Resta, sotto altro profilo, il fatto che lo stato vegetativo permanente impone di riflettere con particolare cura sui criteri di proporzionalità dell’intervento sanitario nei confronti dell’individuo il quale si trovi in tale condizione. Se infatti, secondo ciò che s’è detto, sarebbe inaccettabile provocare la morte di quest’ultimo per sete e per fame (al pari di quel che accadde nel caso di Thierry Schiavo, con l’inevitabile spinta verso proposte di eutanasia attiva), le attività terapeutiche riferite a quel paziente dovranno comunque rispondere, per essere dovute, a criteri di proporzionalità, in forza dei quali, si afferma in modo ampiamente condiviso, forme d’intervento particolarmente impegnative e tuttavia normali in altri contesti potrebbero essere ritenute incongrue, cioè suscettibili di ingenerare un accanimento terapeutico, nella situazione di cui discutiamo.

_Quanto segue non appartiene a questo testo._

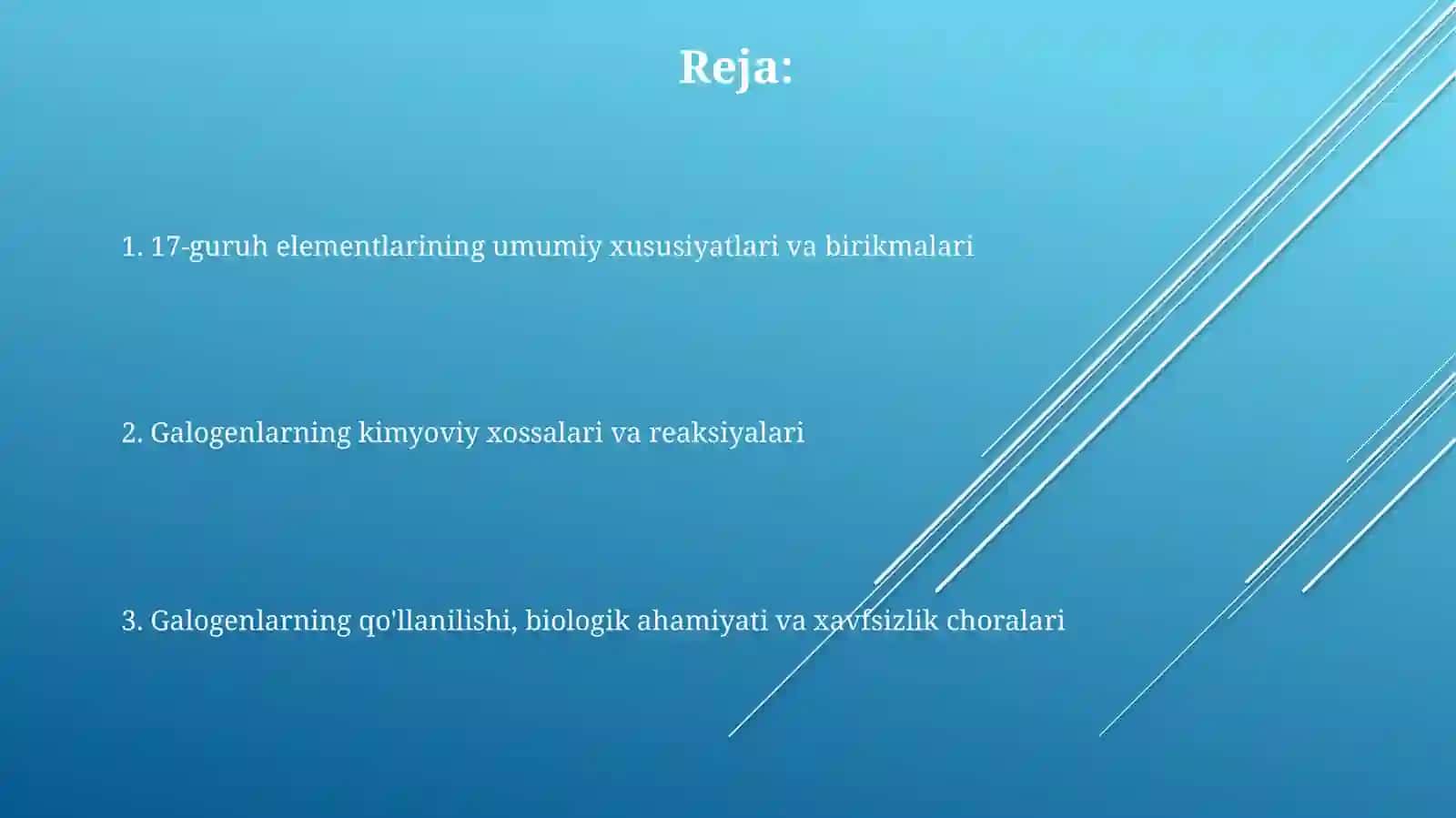 Reja:

1. 17-guruh elementlarining umumiy xususiyatlari va birikmalari

2. Galogenlarning kimyoviy xossalari va reaksiyalari

3. Galogenlarning qo'llanilishi, biologik ahamiyati va xavfsizlik choralari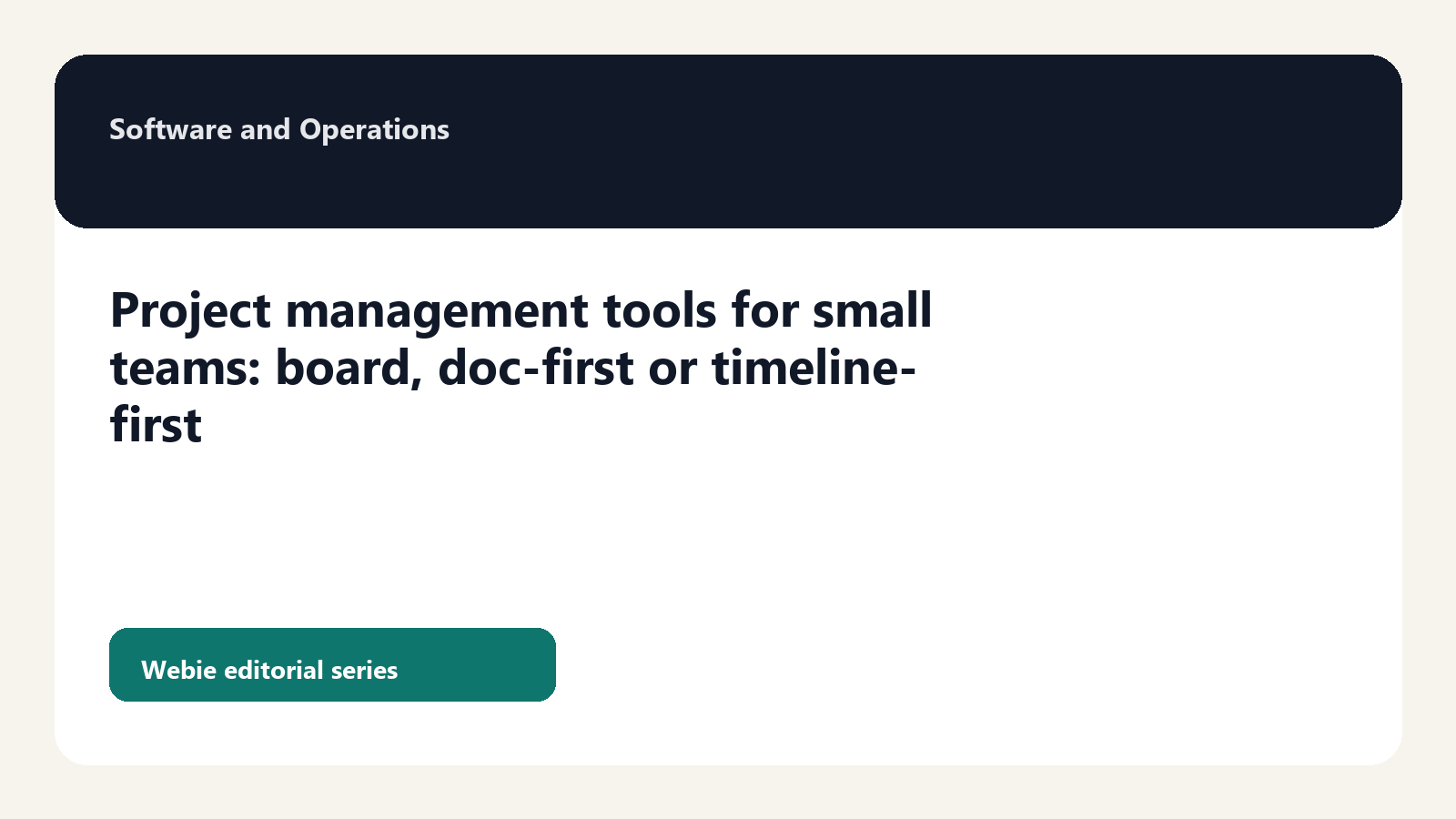 Software and Operations

Project management tools for small teams: board, doc-first or timeline-first

Webie editorial series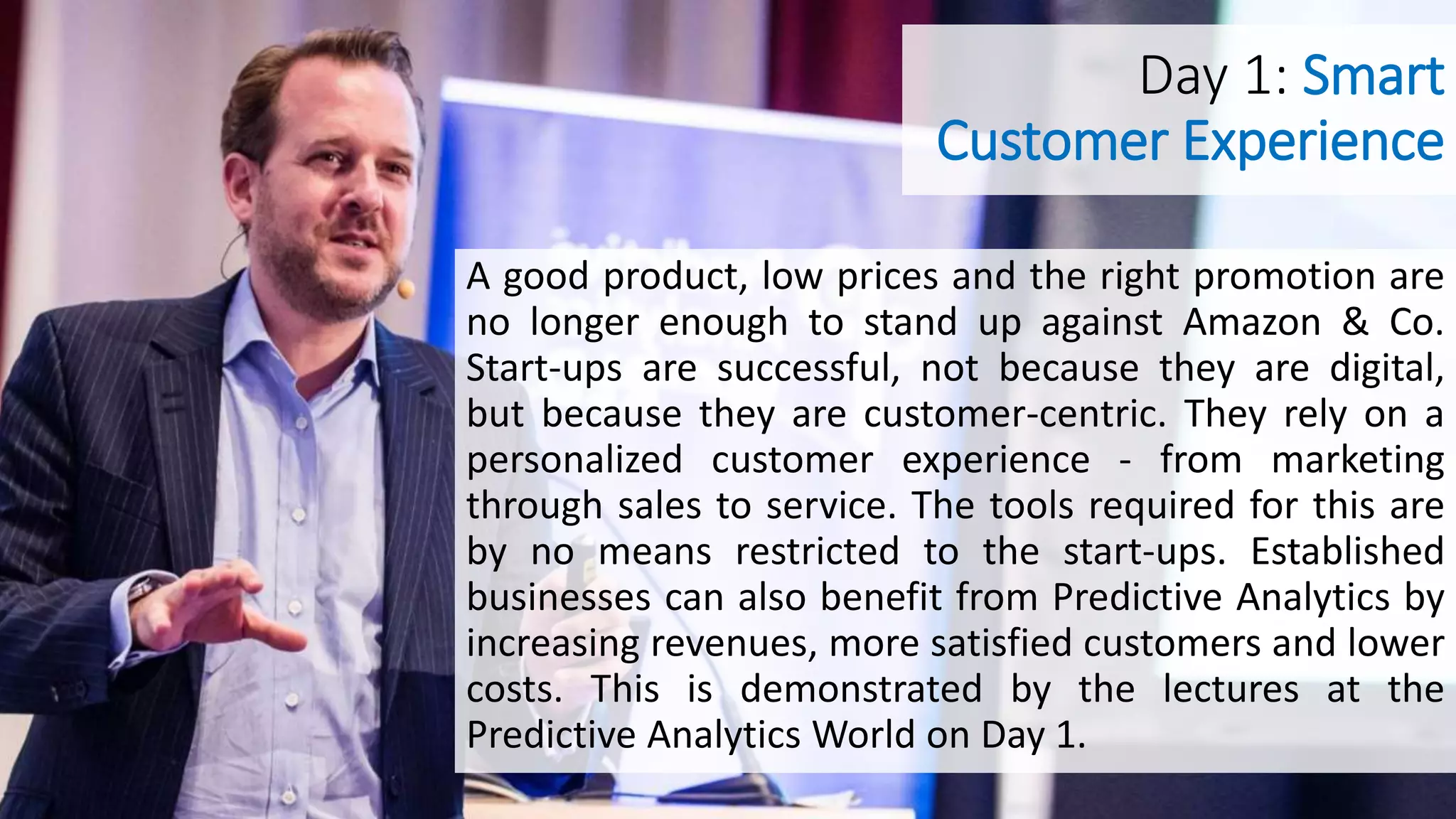 Day 1: Smart Customer Experience

A good product, low prices and the right promotion are no longer enough to stand up against Amazon & Co. Start-ups are successful, not because they are digital, but because they are customer-centric. They rely on a personalized customer experience - from marketing through sales to service. The tools required for this are by no means restricted to the start-ups. Established businesses can also benefit from Predictive Analytics by increasing revenues, more satisfied customers and lower costs. This is demonstrated by the lectures at the Predictive Analytics World on Day 1.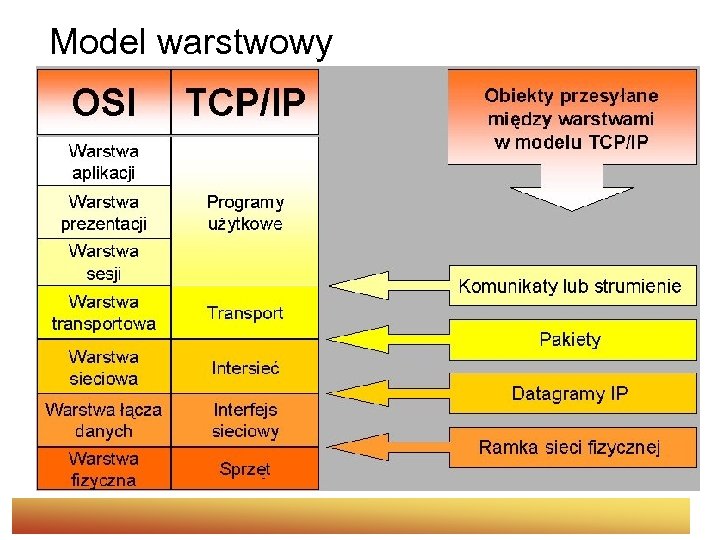 Model warstwowy

| OSI | TCP/IP |
|---|---|
| Warstwa aplikacji | Programy użytkowe |
| Warstwa prezentacji | |
| Warstwa sesji | |
| Warstwa transportowa | Transport |
| Warstwa sieciowa | Intersieć |
| Warstwa łącza danych | Interfejs sieciowy |
| Warstwa fizyczna | Sprzęt |

Obiekty przesyłane między warstwami w modelu TCP/IP

Komunikaty lub strumienie

Pakiety

Datagramy IP

Ramka sieci fizycznej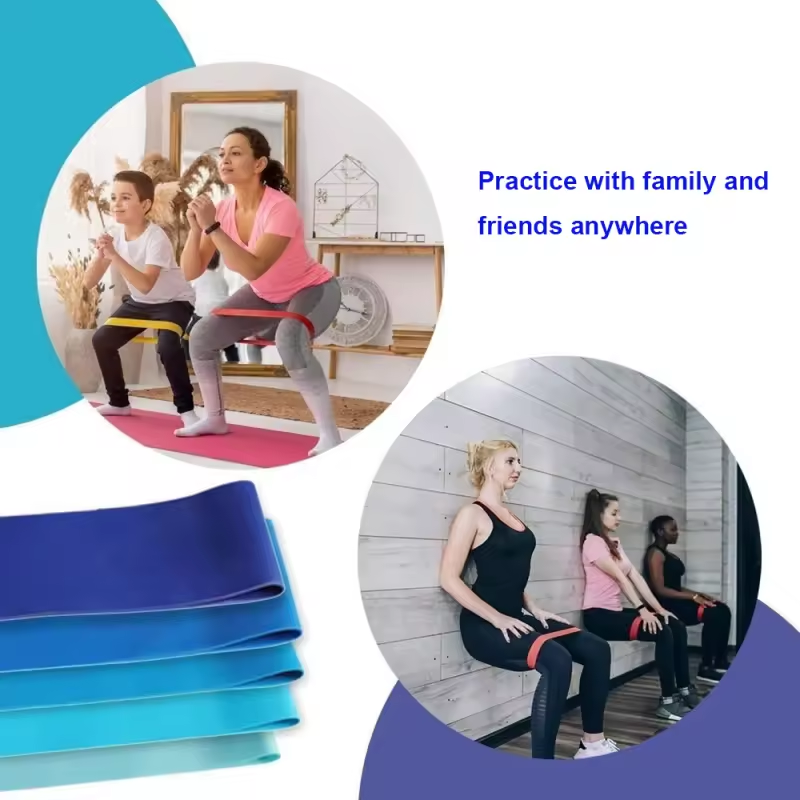 Practice with family and friends anywhere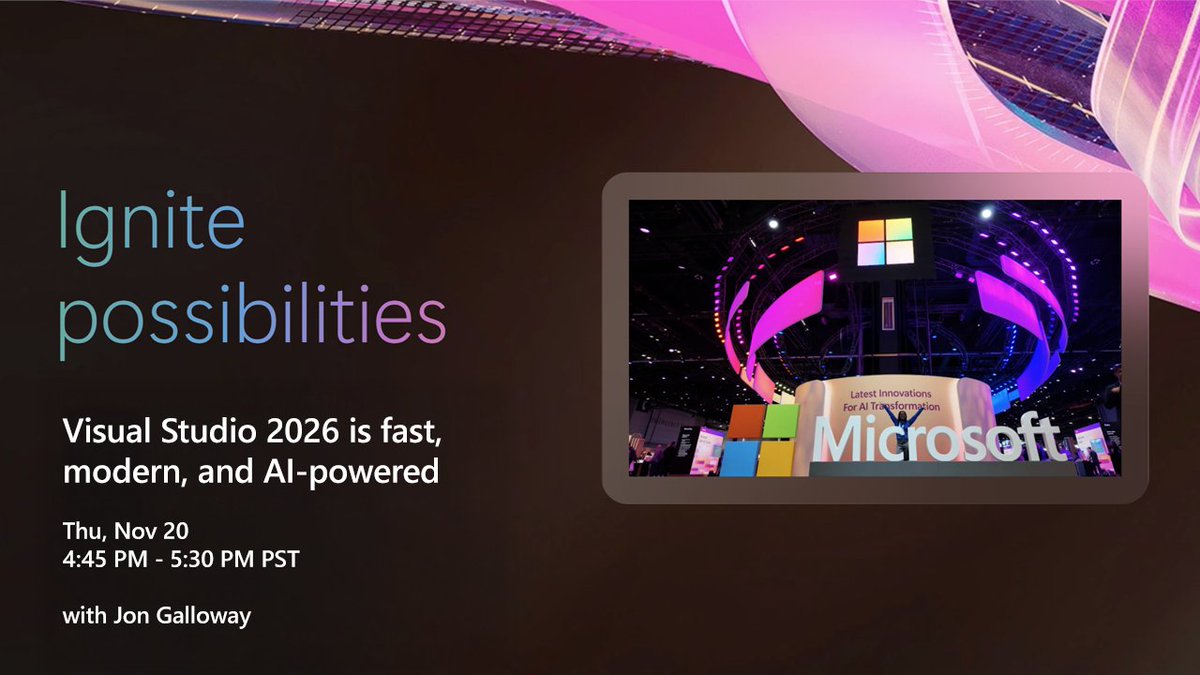 Ignite possibilities

Visual Studio 2026 is fast, modern, and AI-powered

Thu, Nov 20
4:45 PM - 5:30 PM PST

with Jon Galloway

Latest Innovations For AI Transformation

Microsoft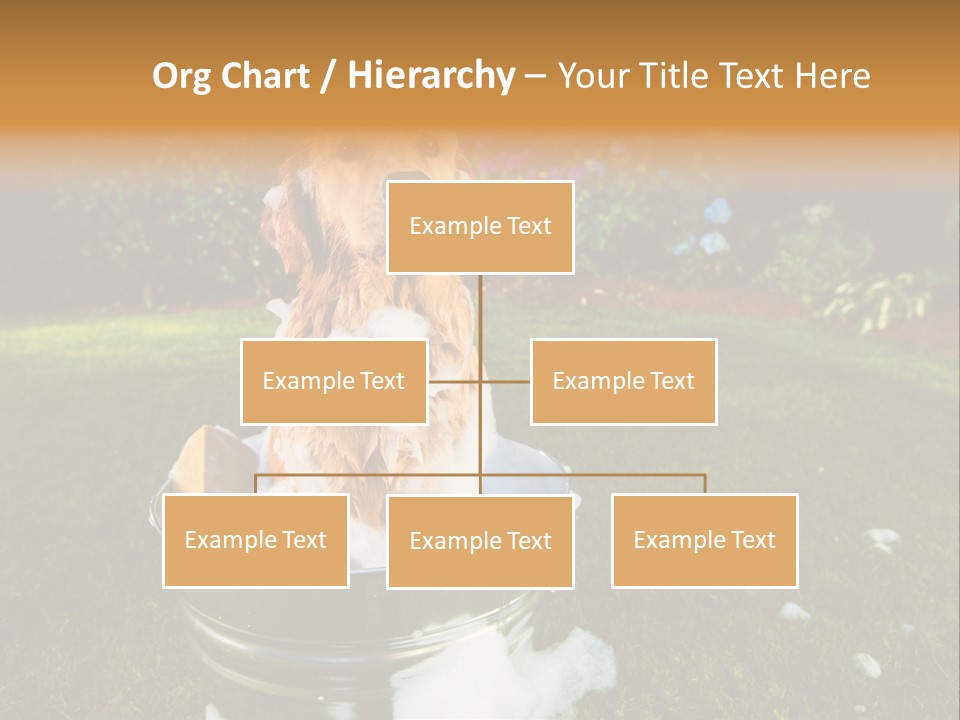 Org Chart / Hierarchy – Your Title Text Here

Example Text

Example Text

Example Text

Example Text

Example Text

Example Text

Anche a tal proposito, tuttavia, non risulta dirimente la mera considerazione dello stato di menomazione e del tipo di malattia del paziente, come se implicassero in quanto tali un minor diritto alla tutela: si tratterà, piuttosto, di valutare pur sempre il beneficio che potrebbe esistenzialmente derivare al malato, nella sua condizione, da un certo atto terapeutico, in rapporto all’onere oggettivo dell’intervento sulla sua persona.
Queste considerazioni giuridiche vogliono rappresentare un contributo sereno alla riflessione, che si associa al senso di vicinanza e solidarietà umana verso tutti i familiari coinvolti nelle delicatissime vicende esistenziali che abbiamo considerato.